In Proceedings of the 16th international conference on document analysis and recognition (ICDAR’21)
Maps have been a unique source of knowledge for centuries. Such historical documents provide invaluable information for analyzing the complex spatial transformation of landscapes over important time frames. This is particularly true for urban areas that encompass multiple interleaved research domains (social sciences, economy, etc.). The large amount and significant diversity of map sources call for automatic image processing techniques in order to extract the relevant objects under a vectorial shape. The complexity of maps (text, noise, digitization artifacts, etc.) has hindered the capacity of proposing a versatile and efficient raster-to-vector approaches for decades. We propose a learnable, reproducible, and reusable solution for the automatic transformation of raster maps into vector objects (building blocks, streets, rivers). It is built upon the complementary strength of mathematical morphology and convolutional neural networks through efficient edge filtering. Evenmore, we modify ConnNet and combine with deep edge filtering architecture to make use of pixel connectivity information and built an end-to-end system without requiring any post-processing techniques. In this paper, we focus on the comprehensive benchmark on various architectures on multiple datasets coupled with a novel vectorization step. Our experimental results on a new public dataset using COCO Panoptic metric exhibit very encouraging results confirmed by a qualitative analysis of the success and failure cases of our approach. Code, dataset, results and extra illustrations are freely available at https://github.com/soduco/ICDAR-2021-Vectorization.
In Proceedings of the IAPR international conference on discrete geometry and mathematical morphology (DGMM)
The digitization of historical maps enables the study of ancient, fragile, unique, and hardly accessible information sources.

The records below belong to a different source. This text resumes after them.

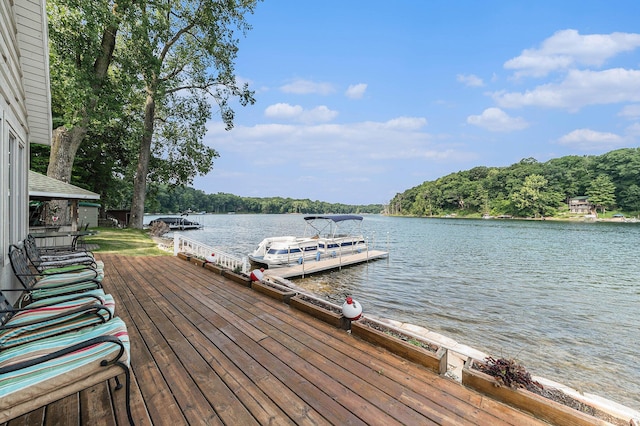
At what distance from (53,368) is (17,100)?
4.73 meters

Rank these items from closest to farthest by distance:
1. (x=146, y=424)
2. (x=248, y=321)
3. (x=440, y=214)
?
(x=146, y=424)
(x=248, y=321)
(x=440, y=214)

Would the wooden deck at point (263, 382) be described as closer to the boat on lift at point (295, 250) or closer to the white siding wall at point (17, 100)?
the white siding wall at point (17, 100)

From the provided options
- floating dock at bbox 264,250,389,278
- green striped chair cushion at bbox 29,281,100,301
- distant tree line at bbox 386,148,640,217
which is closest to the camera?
green striped chair cushion at bbox 29,281,100,301

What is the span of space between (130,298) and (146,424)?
301cm

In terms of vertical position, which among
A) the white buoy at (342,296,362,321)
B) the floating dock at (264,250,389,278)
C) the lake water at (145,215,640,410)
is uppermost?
the white buoy at (342,296,362,321)

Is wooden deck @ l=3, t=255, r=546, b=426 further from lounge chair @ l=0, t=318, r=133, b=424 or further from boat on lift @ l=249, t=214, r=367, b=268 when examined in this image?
boat on lift @ l=249, t=214, r=367, b=268

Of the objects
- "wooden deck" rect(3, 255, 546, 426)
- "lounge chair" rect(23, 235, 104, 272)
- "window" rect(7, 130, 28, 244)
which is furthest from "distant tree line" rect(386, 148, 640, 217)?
"window" rect(7, 130, 28, 244)

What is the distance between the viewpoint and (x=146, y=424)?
1.72 metres

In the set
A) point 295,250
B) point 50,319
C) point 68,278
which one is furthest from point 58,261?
point 295,250

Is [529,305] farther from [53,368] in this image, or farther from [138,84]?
[138,84]

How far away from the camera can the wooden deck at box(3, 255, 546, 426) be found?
1838 millimetres

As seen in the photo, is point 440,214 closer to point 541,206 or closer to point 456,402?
point 541,206

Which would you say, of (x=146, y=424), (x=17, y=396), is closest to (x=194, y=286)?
(x=146, y=424)

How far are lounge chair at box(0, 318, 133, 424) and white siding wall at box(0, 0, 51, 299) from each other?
6.92 ft
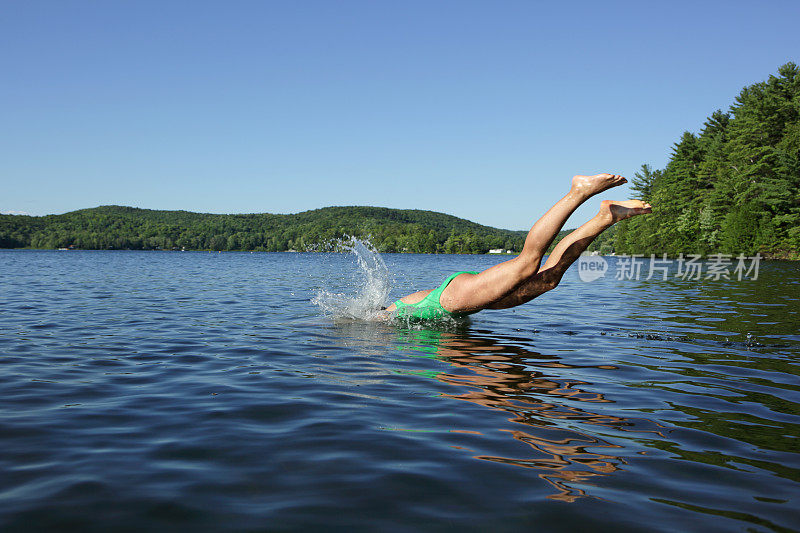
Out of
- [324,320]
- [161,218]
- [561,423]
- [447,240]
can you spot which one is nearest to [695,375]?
[561,423]

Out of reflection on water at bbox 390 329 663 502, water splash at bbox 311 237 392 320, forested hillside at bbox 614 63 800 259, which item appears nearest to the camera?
Answer: reflection on water at bbox 390 329 663 502

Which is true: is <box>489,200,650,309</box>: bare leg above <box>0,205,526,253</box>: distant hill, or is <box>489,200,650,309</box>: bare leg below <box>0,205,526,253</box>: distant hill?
below

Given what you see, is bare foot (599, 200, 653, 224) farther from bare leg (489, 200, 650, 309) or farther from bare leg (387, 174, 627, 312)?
bare leg (387, 174, 627, 312)

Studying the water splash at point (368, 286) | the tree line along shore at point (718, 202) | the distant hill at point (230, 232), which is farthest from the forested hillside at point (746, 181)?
the distant hill at point (230, 232)

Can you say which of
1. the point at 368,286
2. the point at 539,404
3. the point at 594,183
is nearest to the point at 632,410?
the point at 539,404

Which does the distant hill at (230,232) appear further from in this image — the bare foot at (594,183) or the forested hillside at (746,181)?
the bare foot at (594,183)

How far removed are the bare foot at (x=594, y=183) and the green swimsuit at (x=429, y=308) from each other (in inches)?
117

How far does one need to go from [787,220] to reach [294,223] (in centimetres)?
13985

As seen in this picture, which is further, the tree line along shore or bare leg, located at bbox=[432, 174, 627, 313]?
the tree line along shore

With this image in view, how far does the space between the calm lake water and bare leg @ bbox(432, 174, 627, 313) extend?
40.6 inches

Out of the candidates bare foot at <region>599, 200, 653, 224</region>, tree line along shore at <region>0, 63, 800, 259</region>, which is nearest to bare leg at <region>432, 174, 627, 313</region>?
bare foot at <region>599, 200, 653, 224</region>

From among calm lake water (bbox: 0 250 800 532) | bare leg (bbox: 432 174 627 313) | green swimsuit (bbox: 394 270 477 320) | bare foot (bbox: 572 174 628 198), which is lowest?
calm lake water (bbox: 0 250 800 532)

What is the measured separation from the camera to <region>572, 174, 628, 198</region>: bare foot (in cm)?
716

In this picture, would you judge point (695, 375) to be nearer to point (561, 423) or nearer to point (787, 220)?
point (561, 423)
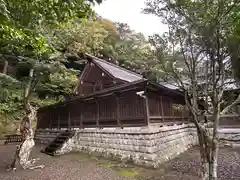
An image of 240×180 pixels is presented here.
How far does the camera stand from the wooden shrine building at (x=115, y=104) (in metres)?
8.03

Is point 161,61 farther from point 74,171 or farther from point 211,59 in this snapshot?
point 74,171

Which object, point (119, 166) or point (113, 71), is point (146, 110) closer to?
point (119, 166)

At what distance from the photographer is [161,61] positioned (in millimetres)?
5113

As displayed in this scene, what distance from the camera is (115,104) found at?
925 centimetres

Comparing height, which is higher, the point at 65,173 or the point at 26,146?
the point at 26,146

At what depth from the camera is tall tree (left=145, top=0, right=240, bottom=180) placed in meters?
4.02

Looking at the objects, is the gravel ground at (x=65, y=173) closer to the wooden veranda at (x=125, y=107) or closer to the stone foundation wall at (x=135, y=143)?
the stone foundation wall at (x=135, y=143)

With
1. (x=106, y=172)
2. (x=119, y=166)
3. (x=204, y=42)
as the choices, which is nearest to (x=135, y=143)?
(x=119, y=166)

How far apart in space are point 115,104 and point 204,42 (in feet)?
19.1

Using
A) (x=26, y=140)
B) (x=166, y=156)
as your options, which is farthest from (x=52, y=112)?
(x=166, y=156)

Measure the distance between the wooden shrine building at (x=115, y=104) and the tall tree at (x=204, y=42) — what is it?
231cm

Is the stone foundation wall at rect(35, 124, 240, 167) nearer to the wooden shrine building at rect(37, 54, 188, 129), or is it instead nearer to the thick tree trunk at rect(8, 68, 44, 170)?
the wooden shrine building at rect(37, 54, 188, 129)

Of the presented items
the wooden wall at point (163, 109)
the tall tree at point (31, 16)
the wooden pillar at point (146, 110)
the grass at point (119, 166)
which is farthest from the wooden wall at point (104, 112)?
the tall tree at point (31, 16)

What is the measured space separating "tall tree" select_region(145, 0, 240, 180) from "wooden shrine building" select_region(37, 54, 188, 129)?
231 cm
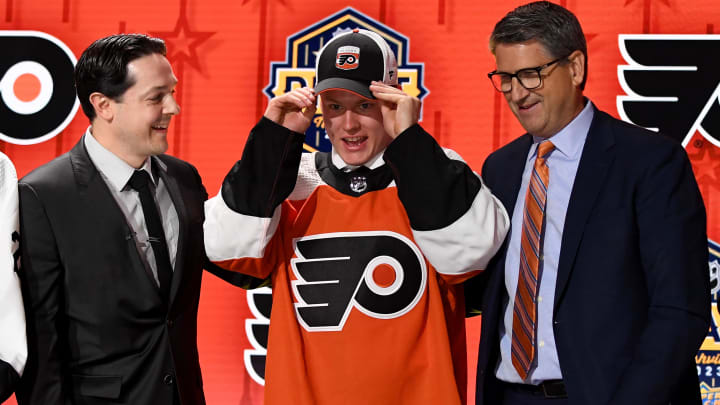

Main map features can be retrieved and tracked through the time for subsequent thematic analysis. The goal of this work is the vectorization step, i.e., the extraction of vector shapes of the objects of interest from raster images of maps. We are particularly interested in closed shape detection such as buildings, building blocks, gardens, rivers, etc. in order to monitor their temporal evolution. Historical map images present significant pattern recognition challenges. The extraction of closed shapes by using traditional Mathematical Morphology (MM) is highly challenging due to the overlapping of multiple map features and texts. Moreover, state-of-the-art Convolutional Neural Networks (CNN) are perfectly designed for content image filtering but provide no guarantee about closed shape detection. Also, the lack of textural and color information of historical maps makes it hard for CNN to detect shapes that are represented by only their boundaries. Our contribution is a pipeline that combines the strengths of CNN (efficient edge detection and filtering) and MM (guaranteed extraction of closed shapes) in order to achieve such a task. The evaluation of our approach on a public dataset shows its effectiveness for extracting the closed boundaries of objects in historical maps.